The presence of blisters is not required to make the diagnosis of pemphigoid, according to a new study of this common cutaneous autoimmune disease. “The patients with nonbullous pemphigoid often have complaints of chronic itch and could be misdiagnosed as eczema, with a potential long delay until the diagnosis of pemphigoid is made,” said Dr. Joost Meijer of University Medical Center Groningen, in the Netherlands.
“This recently recognized nonbullous disease variant contradicts the clinical image of the bullous disease that physicians have,” said Dr. Meijer. The findings were published online January 9 in JAMA Dermatology, along with two other studies on pemphigoid. Minimal diagnostic criteria for pemphigoid have not yet been established, Dr. Meijer and colleagues note.
And the more than 20% of patients with pemphigoid who do not present with typical skin blistering; may often be misdiagnosed or overlooked, they add. The team used data from the Groningen Center for Blistering Diseases to evaluate the diagnostic accuracy of direct immunofluorescence (DIF) microscopy on a skin biopsy specimen and various serologic tests in a retrospective study of 1,125 patients with suspected bullous or nonbullous pemphigoid.
Of the 343 individuals ultimately diagnosed with pemphigoid, 21.6% presented with nonbullous pemphigoid. The DIF test provided 88.3% sensitivity and 99.2% specificity for diagnosing pemphigoid. Among patients with bullous pemphigoid; DIF on the perilesional skin; was more sensitive than that on healthy skin or lesional skin. DIF sensitivity in patients without skin blisters was lower and did not differ significantly between biopsy sites.
DIF detected IgG deposition alone in 19.8% of specimens, IgG and C3c in 44.6% of specimens; IgG and IgA in 6.6% of specimens and deposition of all three in 20.5% of specimens. Among immunoserological tests, indirect immunofluorescence on a human salt-split skin substrate (IIF SSS); proved most sensitive (77.0%) and specific (99.9%), with a positive predictive value of 99.6%.
Performing the widely used BP180 NC16A ELISA had no additional value for the initial diagnosis of pemphigoid; and showed a high number of false-positives in this cohort. In multivariable analysis, the presence of skin blisters had the highest predictive factor in diagnosing the disease, while increasing age showed a smaller incremental link with pemphigoid above age 60. Pruritus was often a reason to suspect the disease, but did not independently predict the diagnosis.
Minimal diagnostic criteria
The researchers propose minimal diagnostic criteria for pemphigoid to include at least two positive results out of the following:
1) Pruritus and/or predominant cutaneous blisters;
2) Linear IgG and/or C3c deposits (in an n-serrated pattern) by DIF on a skin biopsy specimen; and
3) Positive epidermal side staining by IIF SSS on a serum sample.
“We aimed to establish diagnostic criteria for the disease for the first time, including the complete spectrum of patients with bullous and nonbullous pemphigoid,” Dr. Meijer said. “We provide evidence that the diagnosis of pemphigoid can be based on a blood sample, which is a great step forward in the diagnosis of it.”

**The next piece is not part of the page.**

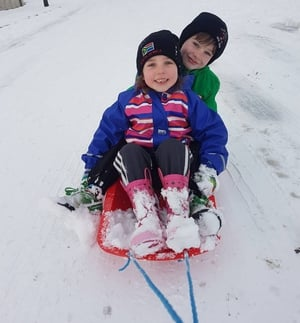 'Snow' school for Freya and Harry Grennan in Tullamore this week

Therefore, the two other papers address different aspects of it. But in the first, Dr Khalaf Kridin and Dr Reuven Bergman from Ramban Health Care Campus, in Haifa, Israel, report that mucosal lesions are common in patients with the disease. However, among the 328 patients in their retrospective study, 56 (17.1%) presented with mucosal lesions, most commonly on the oral mucosa. Lesions were seeing on the larynx, genital, anal and ocular mucosa.
Doses of corticosteroids
However, features associated with mucosal involvement included younger age, more extensive disease, less peripheral eosinophilia and treatment with higher doses of corticosteroids. But about one in six patients with mucosal involvement tended to develop it in association with the intake of dipeptidyl peptidase-4 (DPP-4) inhibitors. This is the subject of the third paper, by Dr. Dong Hyun Kim and colleagues from Bundang CHA Medical Center, CHA University School of Medicine, in Seongnam, South Korea.

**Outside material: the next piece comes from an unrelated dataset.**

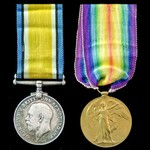 Great War casualty pair awarded to Gunner J. Tinkler, 537th Howitzer Battery, Royal Field Artille...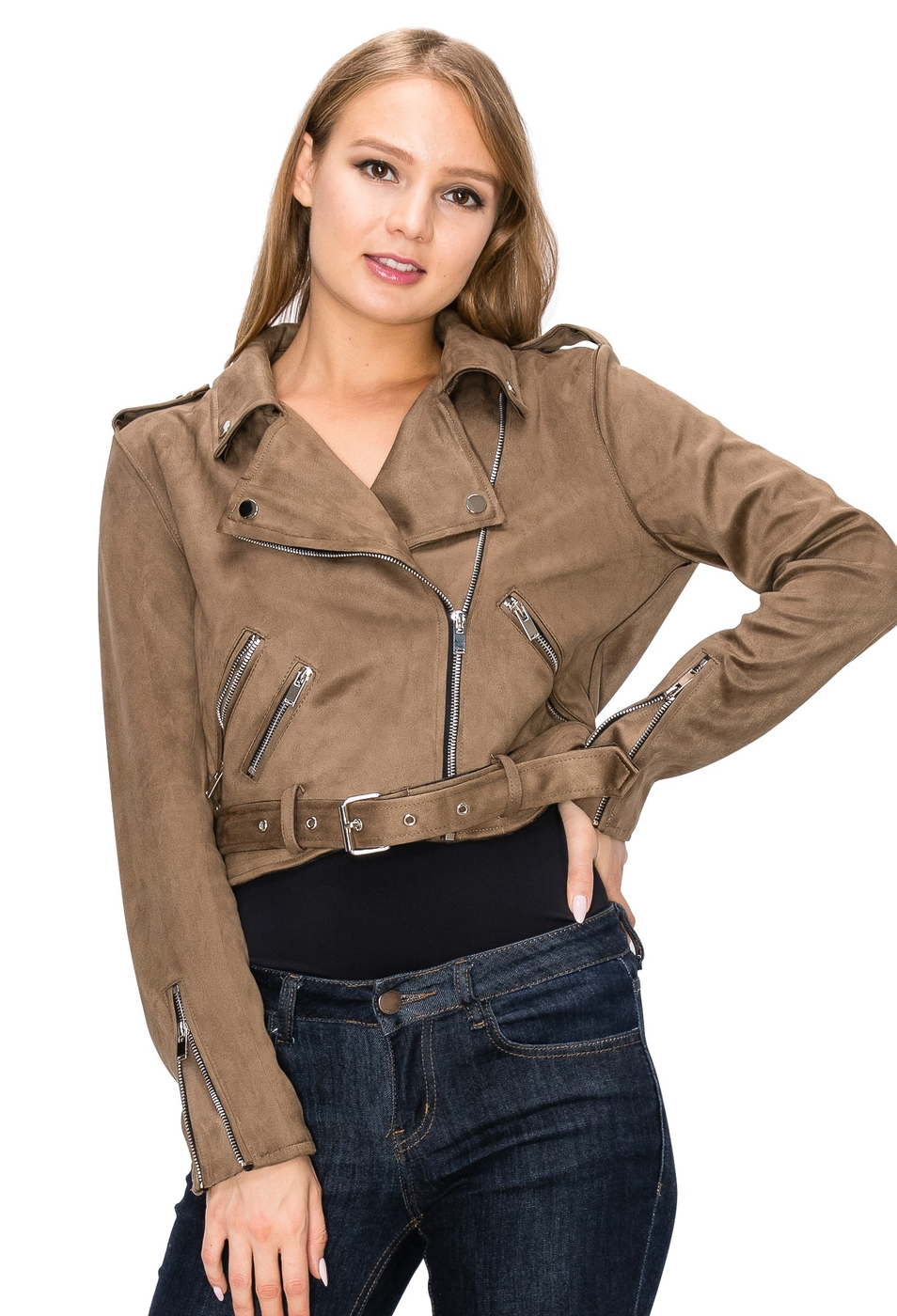 swede belted moto jacket  - orangeshine.com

However, in multivariate analysis, the odds of having it was 58% higher in patients with diabetes; who were prescribing a DPP-4 inhibitor than in patients not prescribed a DPP-4 inhibitor. In subgroup analyses, the risk of developing it in association with taking DPP-4 inhibitors with similar among patients younger and older than 75 years, but the association between DPP-4 inhibitor use and it was evident only among men.